*** Opening of RECORDS SUPPLIED ***
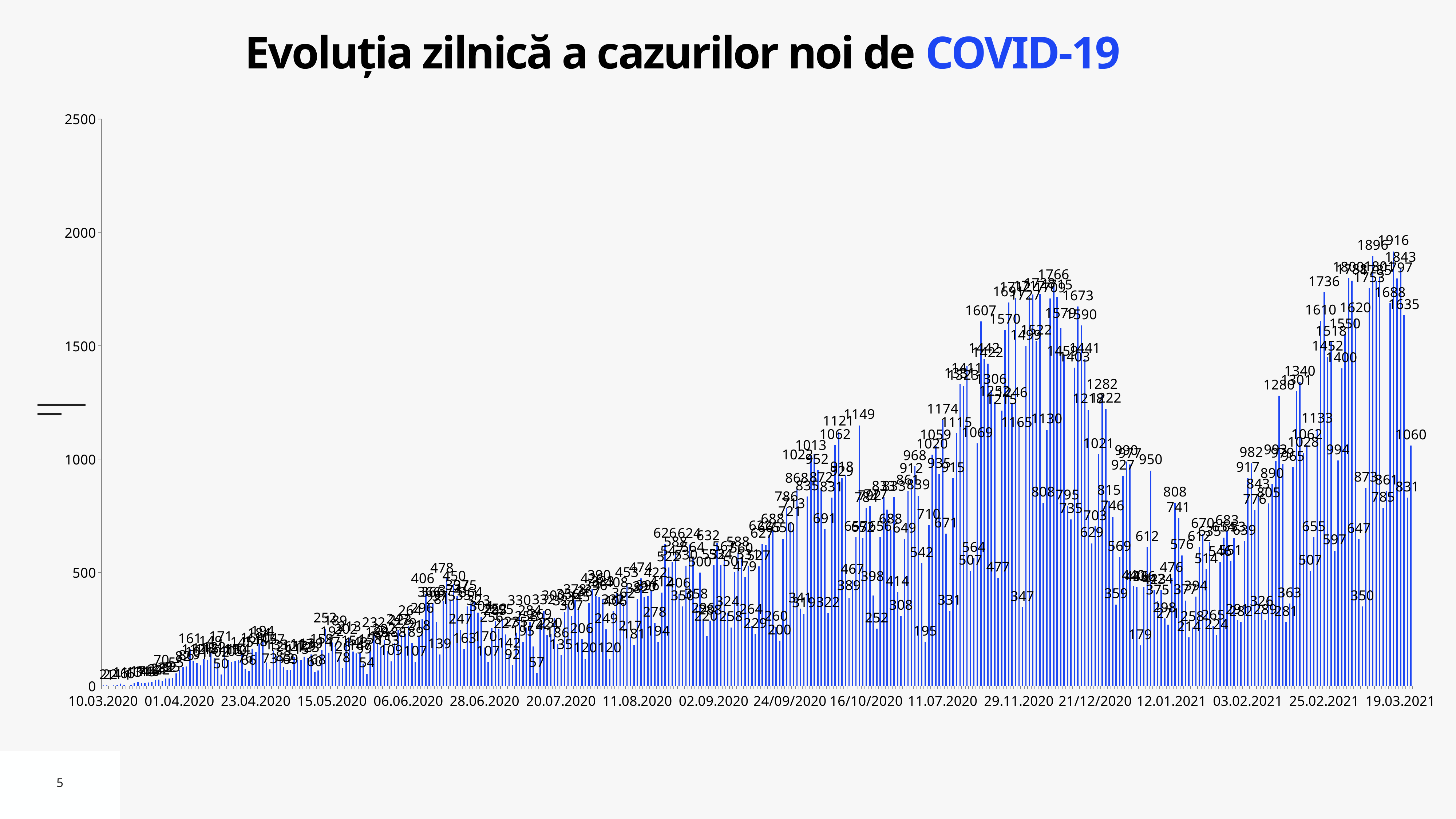
What is the title of the chart? Evoluția zilnică a cazurilor noi de COVID-19 What is the difference between the highest data label (1916) and the last bar's value (1060)? 856 Is the value of the first bar (10.03.2020) greater or less than 500? less What is the highest data label shown on the chart? 1916 What kind of chart is shown on the slide? bar chart What is the value of the last bar on the chart, at 19.03.2021? 1060 Is the value of the last bar (19.03.2021) greater or less than 1000? greater Overall, do the values rise or fall from 10.03.2020 to 19.03.2021? rise Does any bar on the chart exceed 2000? No What is the maximum value shown on the y axis? 2500 Which is larger: the highest bar around 29.11.2020 (1766) or the highest bar around 19.03.2021 (1916)? 1916 What is the first date shown on the x axis? 10.03.2020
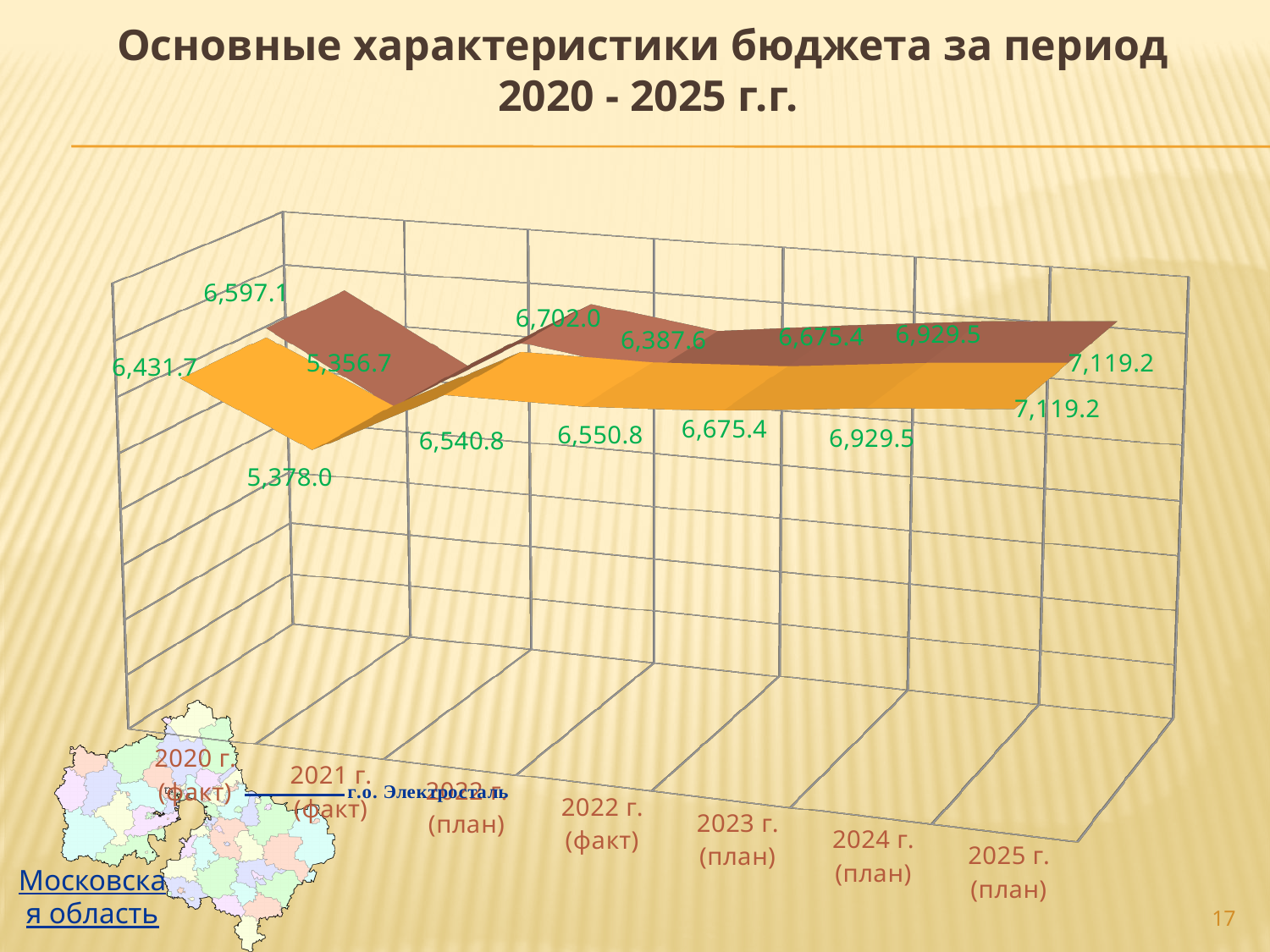
In which category does the brown (back) series have its highest value? 2025 г. (план) How many categories are shown along the x axis of the chart? 7 How many data series are plotted in the chart? 2 What is the value of the orange (front) series for 2023 г. (план)? 6,675.4 What is the value of the brown (back) series for 2025 г. (план)? 7,119.2 What kind of chart is shown on the slide? 3D line chart In which category does the orange (front) series have its lowest value? 2021 г. (факт) What is the value of the brown (back) series for 2021 г. (факт)? 5,356.7 What is the title of the chart slide? Основные характеристики бюджета за период 2020 - 2025 г.г. What is the difference between the orange (front) series values for 2025 г. (план) and 2024 г. (план)? 189.7 For the brown (back) series, which is larger: the value for 2022 г. (план) or for 2022 г. (факт)? 2022 г. (план) What is the value of the orange (front) series for 2020 г. (факт)? 6,431.7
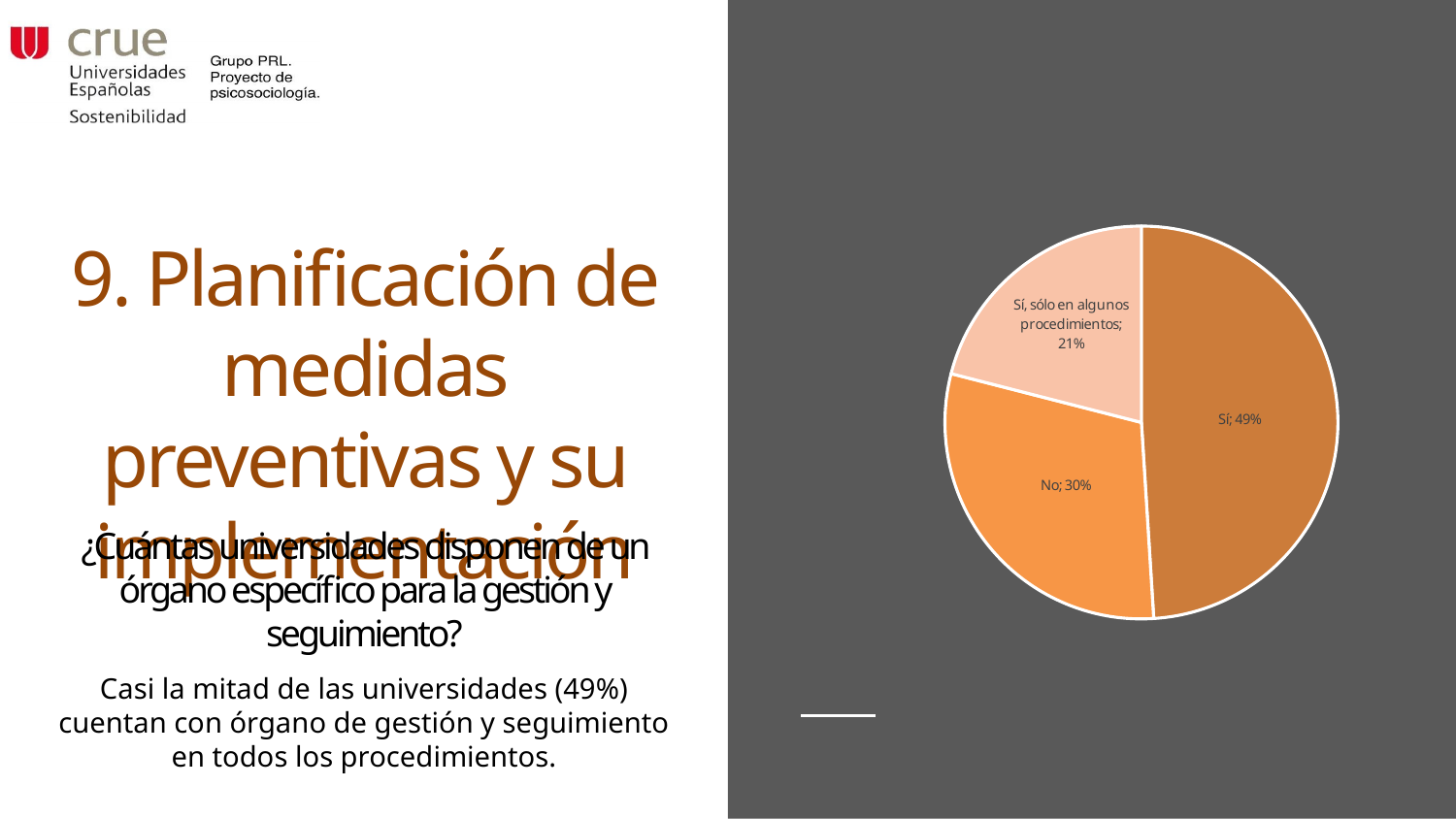
Which slice of the pie chart is the smallest? Sí, sólo en algunos procedimientos What share of the pie does the "Sí" slice represent? 49% Which is larger in the pie chart, the "No" slice or the "Sí, sólo en algunos procedimientos" slice? No What is the difference in percentage points between the "Sí" slice and the "No" slice? 19 What kind of chart is shown on the slide? pie chart Which slice of the pie chart is the largest? Sí Which slice of the pie chart is drawn in the lightest colour? Sí, sólo en algunos procedimientos What is the difference in percentage points between the "No" slice and the "Sí, sólo en algunos procedimientos" slice? 9 What percentage of the pie chart is labelled "Sí"? 49% How many slices does the pie chart have? 3 What percentage of the pie chart is labelled "No"? 30% What percentage of the pie chart is labelled "Sí, sólo en algunos procedimientos"? 21%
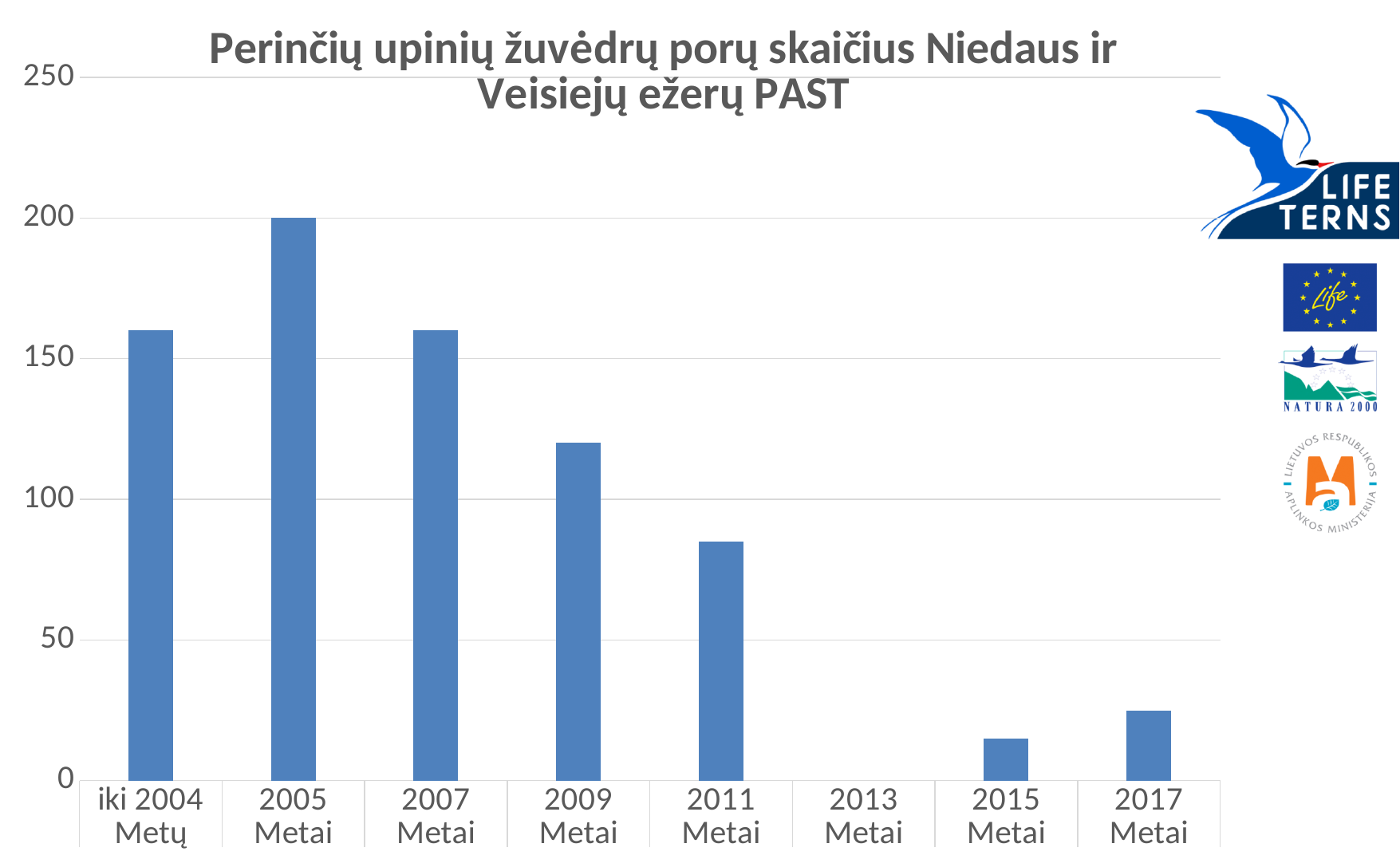
What is the value for 2005 Metai? 200 Which is larger, the value for 2007 Metai or 2009 Metai? 2007 Metai Do the values rise or fall from 2005 Metai to 2013 Metai? fall How many categories are shown on the x axis? 8 What is the title of the chart? Perinčių upinių žuvėdrų porų skaičius Niedaus ir Veisiejų ežerų PAST Is the value for iki 2004 Metų greater or less than 150? greater Is the value for 2011 Metai greater or less than 100? less Which category has the highest value? 2005 Metai What kind of chart is shown on the slide? bar chart Is the value for 2017 Metai greater or less than 50? less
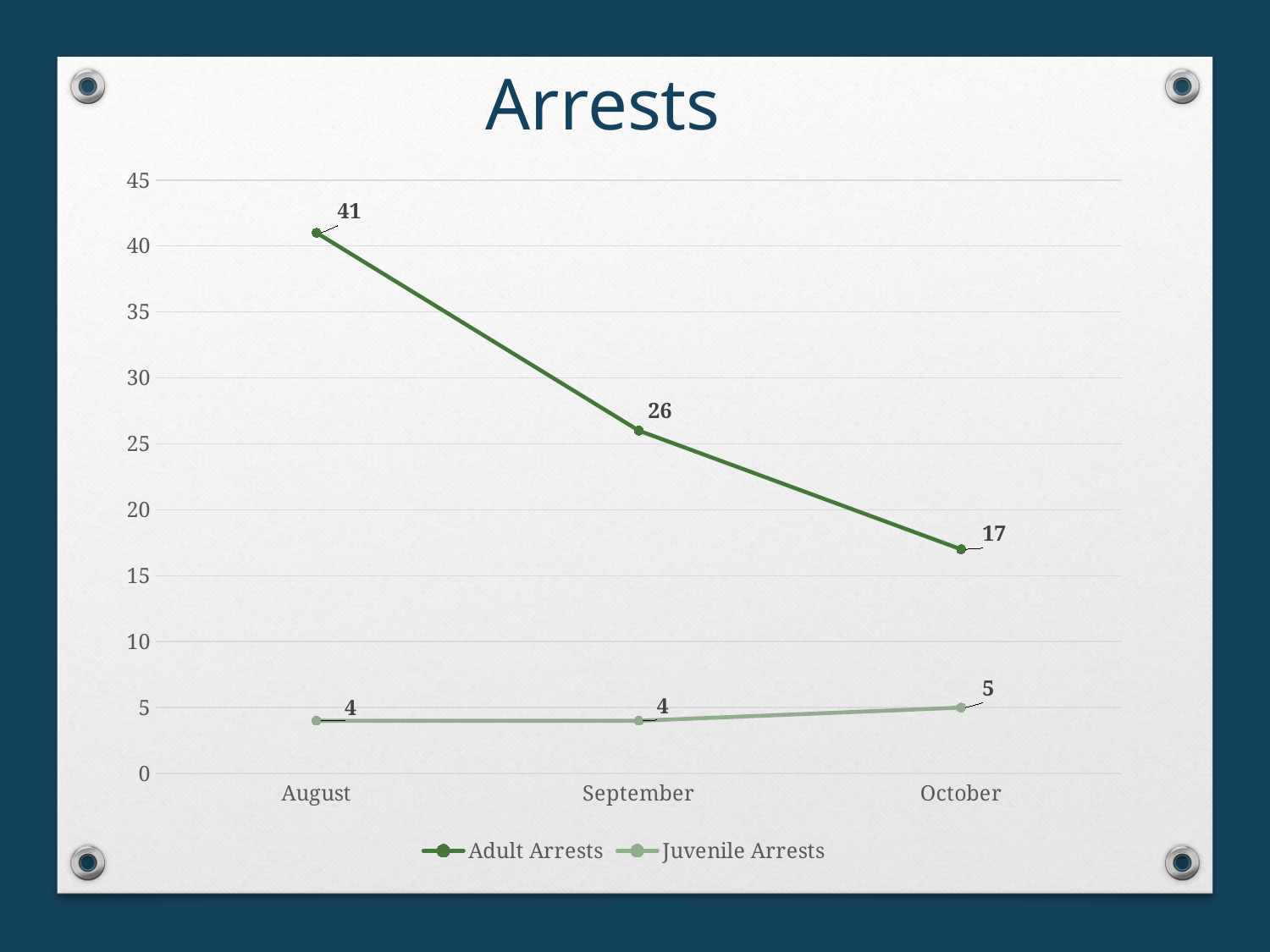
In which month are Adult Arrests highest? August What is the value for Juvenile Arrests in October? 5 How many months are shown on the x axis? 3 What is the difference between Adult Arrests and Juvenile Arrests in September? 22 How many series does the legend list? 2 Do Adult Arrests rise or fall from August to October? Fall In which month are Adult Arrests lowest? October Which is larger in October: Adult Arrests or Juvenile Arrests? Adult Arrests What is the difference between Adult Arrests in August and October? 24 What is the value for Adult Arrests in September? 26 What kind of chart is shown on the slide? Line chart What is the value for Adult Arrests in August? 41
*** Close of RECORDS SUPPLIED ***
_TRY IT_
Can you give all the records again with "x axis" swapped for "horizontal axis" wherever it occurs, changing nothing else and leaving out the pictures?

_ANSWER_
What is the title of the chart? Evoluția zilnică a cazurilor noi de COVID-19 What is the difference between the highest data label (1916) and the last bar's value (1060)? 856 Is the value of the first bar (10.03.2020) greater or less than 500? less What is the highest data label shown on the chart? 1916 What kind of chart is shown on the slide? bar chart What is the value of the last bar on the chart, at 19.03.2021? 1060 Is the value of the last bar (19.03.2021) greater or less than 1000? greater Overall, do the values rise or fall from 10.03.2020 to 19.03.2021? rise Does any bar on the chart exceed 2000? No What is the maximum value shown on the y axis? 2500 Which is larger: the highest bar around 29.11.2020 (1766) or the highest bar around 19.03.2021 (1916)? 1916 What is the first date shown on the horizontal axis? 10.03.2020
In which category does the brown (back) series have its highest value? 2025 г. (план) How many categories are shown along the horizontal axis of the chart? 7 How many data series are plotted in the chart? 2 What is the value of the orange (front) series for 2023 г. (план)? 6,675.4 What is the value of the brown (back) series for 2025 г. (план)? 7,119.2 What kind of chart is shown on the slide? 3D line chart In which category does the orange (front) series have its lowest value? 2021 г. (факт) What is the value of the brown (back) series for 2021 г. (факт)? 5,356.7 What is the title of the chart slide? Основные характеристики бюджета за период 2020 - 2025 г.г. What is the difference between the orange (front) series values for 2025 г. (план) and 2024 г. (план)? 189.7 For the brown (back) series, which is larger: the value for 2022 г. (план) or for 2022 г. (факт)? 2022 г. (план) What is the value of the orange (front) series for 2020 г. (факт)? 6,431.7
Which slice of the pie chart is the smallest? Sí, sólo en algunos procedimientos What share of the pie does the "Sí" slice represent? 49% Which is larger in the pie chart, the "No" slice or the "Sí, sólo en algunos procedimientos" slice? No What is the difference in percentage points between the "Sí" slice and the "No" slice? 19 What kind of chart is shown on the slide? pie chart Which slice of the pie chart is the largest? Sí Which slice of the pie chart is drawn in the lightest colour? Sí, sólo en algunos procedimientos What is the difference in percentage points between the "No" slice and the "Sí, sólo en algunos procedimientos" slice? 9 What percentage of the pie chart is labelled "Sí"? 49% How many slices does the pie chart have? 3 What percentage of the pie chart is labelled "No"? 30% What percentage of the pie chart is labelled "Sí, sólo en algunos procedimientos"? 21%
What is the value for 2005 Metai? 200 Which is larger, the value for 2007 Metai or 2009 Metai? 2007 Metai Do the values rise or fall from 2005 Metai to 2013 Metai? fall How many categories are shown on the horizontal axis? 8 What is the title of the chart? Perinčių upinių žuvėdrų porų skaičius Niedaus ir Veisiejų ežerų PAST Is the value for iki 2004 Metų greater or less than 150? greater Is the value for 2011 Metai greater or less than 100? less Which category has the highest value? 2005 Metai What kind of chart is shown on the slide? bar chart Is the value for 2017 Metai greater or less than 50? less
In which month are Adult Arrests highest? August What is the value for Juvenile Arrests in October? 5 How many months are shown on the horizontal axis? 3 What is the difference between Adult Arrests and Juvenile Arrests in September? 22 How many series does the legend list? 2 Do Adult Arrests rise or fall from August to October? Fall In which month are Adult Arrests lowest? October Which is larger in October: Adult Arrests or Juvenile Arrests? Adult Arrests What is the difference between Adult Arrests in August and October? 24 What is the value for Adult Arrests in September? 26 What kind of chart is shown on the slide? Line chart What is the value for Adult Arrests in August? 41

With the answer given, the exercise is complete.